Why does calling Result::as_ref() avoid doing a memcpy?
⚓ Rust 📅 2025-10-10 👤 surdeus 👁️ 3In this code for example:
struct BigStruct([u8; 10000]);
pub fn foo1() -> Result<(), bool> {
baz(&blah()?); // does a memcpy?
Ok(())
}
pub fn foo2() -> Result<(), bool> {
baz(blah().as_ref().map_err(|x| *x)?); // no memcpy?
Ok(())
}
unsafe extern "Rust" {
safe fn blah() -> Result<BigStruct, bool>;
safe fn baz(big_struct: &BigStruct);
}
The ? in foo1 triggers a memcpy of the BigStruct while the .as_ref().map_err(|x| *x)? in foo2 avoids it. See here on Compiler Explorer: Compiler Explorer.

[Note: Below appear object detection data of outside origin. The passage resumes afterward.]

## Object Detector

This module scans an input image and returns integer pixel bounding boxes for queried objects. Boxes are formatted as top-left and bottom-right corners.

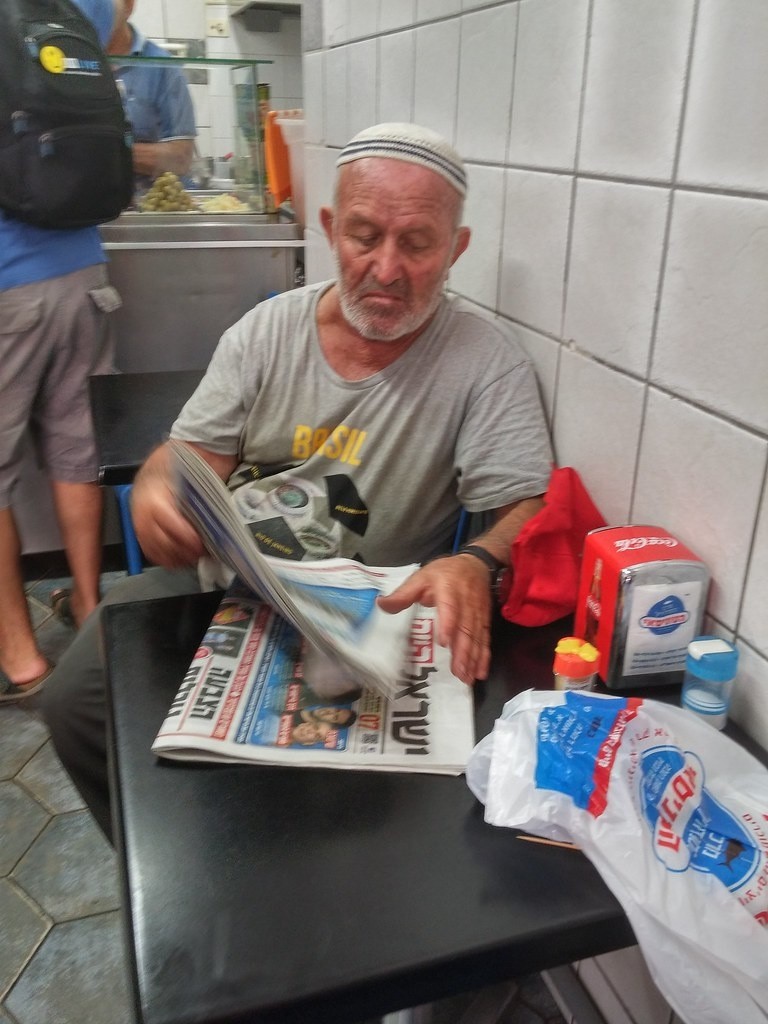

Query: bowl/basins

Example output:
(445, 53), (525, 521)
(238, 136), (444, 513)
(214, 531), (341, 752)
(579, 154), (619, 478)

(208, 179), (236, 190)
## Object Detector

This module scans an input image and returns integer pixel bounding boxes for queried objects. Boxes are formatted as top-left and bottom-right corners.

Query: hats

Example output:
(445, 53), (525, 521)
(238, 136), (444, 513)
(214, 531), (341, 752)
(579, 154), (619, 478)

(336, 121), (468, 198)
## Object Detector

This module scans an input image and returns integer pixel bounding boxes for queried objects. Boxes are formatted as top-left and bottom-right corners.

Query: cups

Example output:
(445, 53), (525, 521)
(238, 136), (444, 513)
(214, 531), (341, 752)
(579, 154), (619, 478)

(272, 118), (307, 226)
(213, 162), (232, 180)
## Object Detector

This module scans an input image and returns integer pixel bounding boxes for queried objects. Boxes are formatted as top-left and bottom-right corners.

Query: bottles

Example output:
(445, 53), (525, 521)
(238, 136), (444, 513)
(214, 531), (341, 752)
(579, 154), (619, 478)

(679, 635), (739, 732)
(552, 636), (599, 693)
(217, 152), (233, 163)
(113, 78), (136, 211)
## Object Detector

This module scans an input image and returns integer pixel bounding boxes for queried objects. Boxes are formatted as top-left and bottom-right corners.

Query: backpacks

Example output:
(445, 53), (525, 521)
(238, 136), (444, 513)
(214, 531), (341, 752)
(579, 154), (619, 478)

(0, 0), (133, 230)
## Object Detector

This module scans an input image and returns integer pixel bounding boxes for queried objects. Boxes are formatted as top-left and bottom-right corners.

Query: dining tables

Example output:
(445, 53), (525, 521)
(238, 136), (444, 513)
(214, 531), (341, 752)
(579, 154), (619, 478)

(92, 588), (768, 1024)
(86, 369), (229, 488)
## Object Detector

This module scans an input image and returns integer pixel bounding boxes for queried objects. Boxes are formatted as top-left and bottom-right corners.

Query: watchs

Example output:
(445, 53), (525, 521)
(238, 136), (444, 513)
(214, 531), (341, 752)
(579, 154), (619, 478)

(459, 542), (512, 605)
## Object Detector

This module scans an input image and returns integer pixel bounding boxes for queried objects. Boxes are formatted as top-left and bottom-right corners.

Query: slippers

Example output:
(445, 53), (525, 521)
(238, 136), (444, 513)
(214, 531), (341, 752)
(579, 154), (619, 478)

(0, 657), (56, 701)
(49, 588), (75, 629)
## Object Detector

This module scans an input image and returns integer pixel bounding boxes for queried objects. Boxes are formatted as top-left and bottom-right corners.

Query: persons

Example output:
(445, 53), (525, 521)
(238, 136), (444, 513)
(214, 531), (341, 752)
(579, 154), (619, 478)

(109, 0), (200, 205)
(0, 0), (136, 699)
(37, 121), (558, 1024)
(286, 684), (366, 746)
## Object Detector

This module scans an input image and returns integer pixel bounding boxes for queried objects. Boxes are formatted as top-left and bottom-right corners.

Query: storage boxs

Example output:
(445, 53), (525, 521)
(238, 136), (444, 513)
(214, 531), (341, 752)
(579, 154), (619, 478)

(573, 524), (710, 696)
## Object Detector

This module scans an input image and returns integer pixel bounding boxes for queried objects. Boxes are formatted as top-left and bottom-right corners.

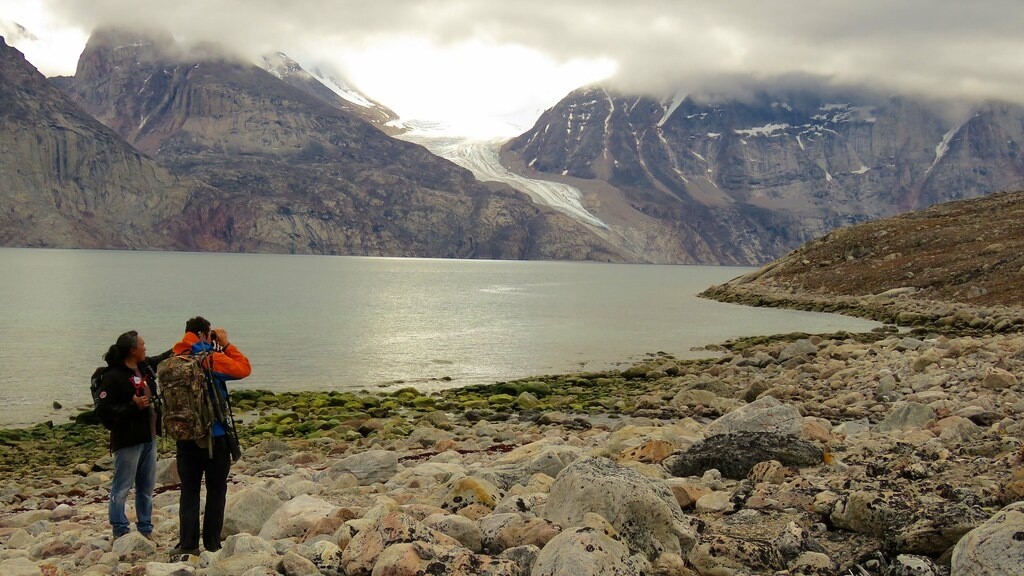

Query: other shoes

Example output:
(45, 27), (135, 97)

(142, 533), (160, 547)
(169, 545), (200, 558)
(110, 537), (119, 546)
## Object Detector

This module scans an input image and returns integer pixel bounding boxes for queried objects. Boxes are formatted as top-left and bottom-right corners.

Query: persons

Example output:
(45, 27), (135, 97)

(106, 331), (174, 546)
(169, 316), (251, 557)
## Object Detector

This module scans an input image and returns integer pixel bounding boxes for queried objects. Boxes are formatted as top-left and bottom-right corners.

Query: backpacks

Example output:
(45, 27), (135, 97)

(90, 360), (158, 430)
(157, 350), (216, 440)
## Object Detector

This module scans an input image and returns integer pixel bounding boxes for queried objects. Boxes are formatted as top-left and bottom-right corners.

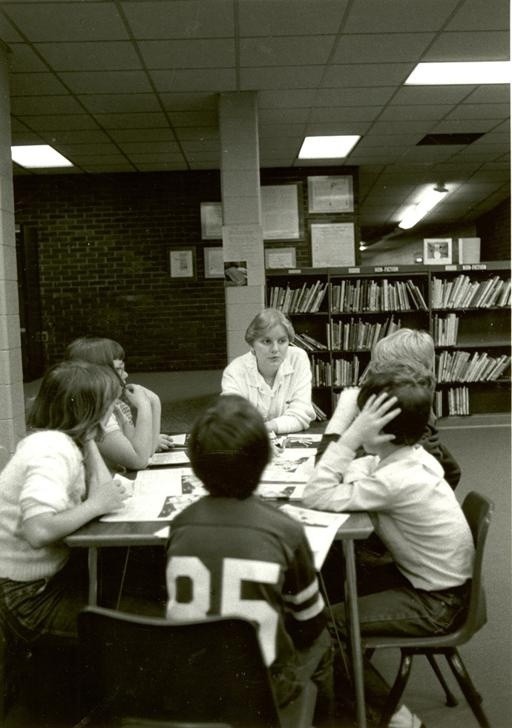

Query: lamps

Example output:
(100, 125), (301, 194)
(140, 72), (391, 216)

(397, 184), (449, 230)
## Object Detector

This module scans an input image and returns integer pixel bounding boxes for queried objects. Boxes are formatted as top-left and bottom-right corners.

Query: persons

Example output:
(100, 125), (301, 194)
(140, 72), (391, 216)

(298, 370), (477, 728)
(313, 324), (461, 491)
(162, 390), (339, 727)
(60, 334), (162, 472)
(217, 308), (313, 435)
(2, 359), (169, 656)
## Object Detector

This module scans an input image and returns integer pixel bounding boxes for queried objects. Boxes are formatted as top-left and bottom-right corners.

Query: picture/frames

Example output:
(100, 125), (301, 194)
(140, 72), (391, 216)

(166, 174), (357, 283)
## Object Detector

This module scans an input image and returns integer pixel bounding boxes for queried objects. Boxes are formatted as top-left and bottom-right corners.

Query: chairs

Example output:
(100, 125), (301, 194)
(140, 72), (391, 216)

(361, 490), (490, 728)
(76, 605), (319, 728)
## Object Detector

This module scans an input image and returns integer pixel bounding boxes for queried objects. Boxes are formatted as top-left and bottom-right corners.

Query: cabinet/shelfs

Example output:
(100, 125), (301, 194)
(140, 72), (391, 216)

(266, 260), (511, 429)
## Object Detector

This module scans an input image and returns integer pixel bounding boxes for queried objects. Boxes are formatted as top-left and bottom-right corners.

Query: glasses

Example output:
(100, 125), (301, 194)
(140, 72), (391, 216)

(115, 362), (124, 377)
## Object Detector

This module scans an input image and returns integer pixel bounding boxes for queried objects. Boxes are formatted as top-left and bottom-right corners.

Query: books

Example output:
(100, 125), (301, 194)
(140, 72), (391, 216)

(265, 267), (510, 415)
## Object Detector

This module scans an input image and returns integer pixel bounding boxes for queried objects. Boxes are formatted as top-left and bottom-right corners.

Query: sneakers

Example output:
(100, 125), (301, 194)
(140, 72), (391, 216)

(388, 704), (426, 727)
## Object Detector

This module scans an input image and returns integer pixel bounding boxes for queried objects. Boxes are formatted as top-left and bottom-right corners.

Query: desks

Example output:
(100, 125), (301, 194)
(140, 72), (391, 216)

(64, 427), (375, 728)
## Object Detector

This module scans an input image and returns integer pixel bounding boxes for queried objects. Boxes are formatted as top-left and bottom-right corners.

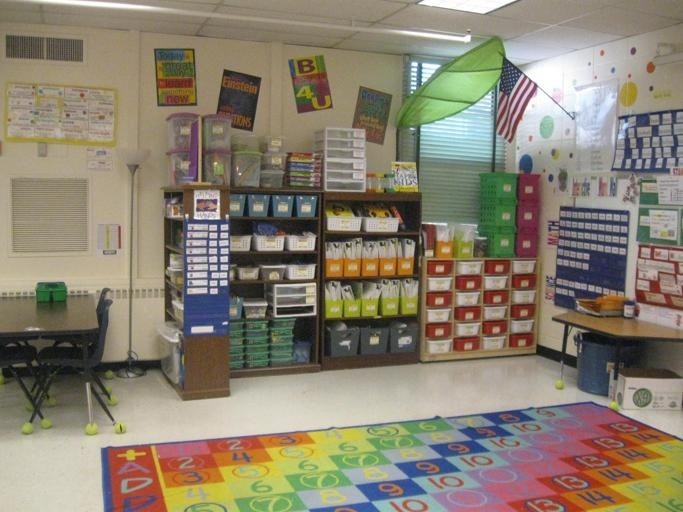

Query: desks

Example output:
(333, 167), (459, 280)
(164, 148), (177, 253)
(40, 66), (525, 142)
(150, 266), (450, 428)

(551, 310), (682, 391)
(0, 295), (101, 434)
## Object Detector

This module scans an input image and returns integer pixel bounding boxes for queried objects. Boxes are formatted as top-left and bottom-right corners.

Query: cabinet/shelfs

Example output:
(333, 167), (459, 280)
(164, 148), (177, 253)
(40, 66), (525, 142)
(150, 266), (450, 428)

(320, 192), (423, 372)
(228, 188), (322, 378)
(163, 183), (228, 400)
(422, 257), (538, 364)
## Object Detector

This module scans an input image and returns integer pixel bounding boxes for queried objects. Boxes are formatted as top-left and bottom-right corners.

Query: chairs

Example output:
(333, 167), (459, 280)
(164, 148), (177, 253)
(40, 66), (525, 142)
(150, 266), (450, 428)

(0, 338), (57, 428)
(22, 298), (123, 438)
(19, 286), (119, 410)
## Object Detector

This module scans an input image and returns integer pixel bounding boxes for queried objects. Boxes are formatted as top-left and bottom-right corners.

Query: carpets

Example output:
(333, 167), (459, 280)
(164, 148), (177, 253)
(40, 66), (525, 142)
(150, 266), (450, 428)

(100, 400), (683, 512)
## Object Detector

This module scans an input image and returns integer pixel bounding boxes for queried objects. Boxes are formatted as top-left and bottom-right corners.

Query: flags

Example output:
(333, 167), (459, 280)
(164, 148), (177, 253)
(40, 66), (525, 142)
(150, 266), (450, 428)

(493, 54), (541, 144)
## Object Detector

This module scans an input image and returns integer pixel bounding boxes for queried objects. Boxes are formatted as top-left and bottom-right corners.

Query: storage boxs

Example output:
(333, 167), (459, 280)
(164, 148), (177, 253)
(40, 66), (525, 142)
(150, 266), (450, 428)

(519, 172), (540, 200)
(230, 195), (248, 216)
(455, 292), (481, 306)
(230, 234), (253, 251)
(455, 238), (475, 259)
(270, 347), (293, 353)
(381, 258), (396, 277)
(391, 328), (419, 355)
(479, 227), (518, 259)
(248, 353), (270, 360)
(517, 201), (539, 229)
(478, 172), (518, 202)
(426, 309), (451, 323)
(484, 306), (507, 320)
(234, 151), (263, 188)
(260, 264), (285, 281)
(427, 278), (452, 292)
(294, 342), (312, 365)
(229, 361), (245, 370)
(361, 299), (379, 317)
(361, 328), (390, 356)
(485, 261), (509, 274)
(269, 329), (293, 336)
(228, 321), (245, 330)
(228, 330), (244, 338)
(247, 329), (268, 338)
(272, 194), (294, 218)
(484, 321), (506, 334)
(202, 153), (233, 187)
(456, 323), (480, 337)
(455, 307), (481, 321)
(361, 216), (400, 232)
(248, 338), (269, 346)
(427, 292), (452, 306)
(456, 261), (482, 275)
(510, 305), (536, 318)
(202, 114), (231, 151)
(270, 359), (293, 366)
(270, 336), (293, 346)
(169, 268), (183, 287)
(324, 299), (342, 320)
(361, 258), (381, 277)
(483, 276), (508, 289)
(286, 263), (315, 280)
(426, 339), (452, 354)
(515, 230), (537, 257)
(262, 151), (289, 170)
(156, 324), (182, 386)
(436, 239), (454, 257)
(484, 291), (508, 305)
(397, 258), (414, 277)
(426, 325), (451, 338)
(242, 296), (269, 320)
(341, 258), (363, 277)
(169, 253), (185, 269)
(510, 334), (534, 346)
(229, 346), (245, 353)
(511, 292), (536, 305)
(264, 282), (317, 318)
(511, 320), (535, 333)
(512, 276), (537, 289)
(343, 298), (361, 318)
(480, 201), (517, 226)
(315, 126), (367, 191)
(324, 216), (361, 231)
(513, 260), (537, 274)
(246, 359), (269, 369)
(427, 262), (451, 275)
(295, 195), (318, 217)
(454, 338), (479, 351)
(286, 233), (316, 252)
(248, 346), (270, 352)
(238, 268), (261, 281)
(261, 170), (286, 188)
(326, 327), (361, 357)
(380, 298), (399, 316)
(270, 353), (293, 358)
(273, 319), (297, 328)
(607, 366), (681, 409)
(165, 111), (200, 152)
(483, 336), (505, 351)
(171, 300), (184, 326)
(228, 338), (244, 345)
(399, 297), (419, 315)
(324, 258), (342, 277)
(456, 277), (481, 290)
(254, 233), (284, 252)
(248, 321), (268, 329)
(166, 153), (198, 183)
(227, 353), (245, 362)
(247, 193), (271, 217)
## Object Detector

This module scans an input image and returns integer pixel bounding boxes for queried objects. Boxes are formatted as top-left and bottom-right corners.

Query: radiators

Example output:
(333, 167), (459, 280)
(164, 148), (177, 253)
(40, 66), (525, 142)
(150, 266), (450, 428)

I would expect that rustc would be able to see that BigStruct doesn't need to be moved in foo1 and generate the same code as foo2. There are no calls to as_ref or map_err in the output so it does appear to have sufficient inlining.
I noticed this while dealing with Result<DirEntry>/Result<Metadata>/Result<ReadDir> which depending on the platform are quite large because they contain an inline buffer for the file name resulting in expensive moves unless you .as_ref() first.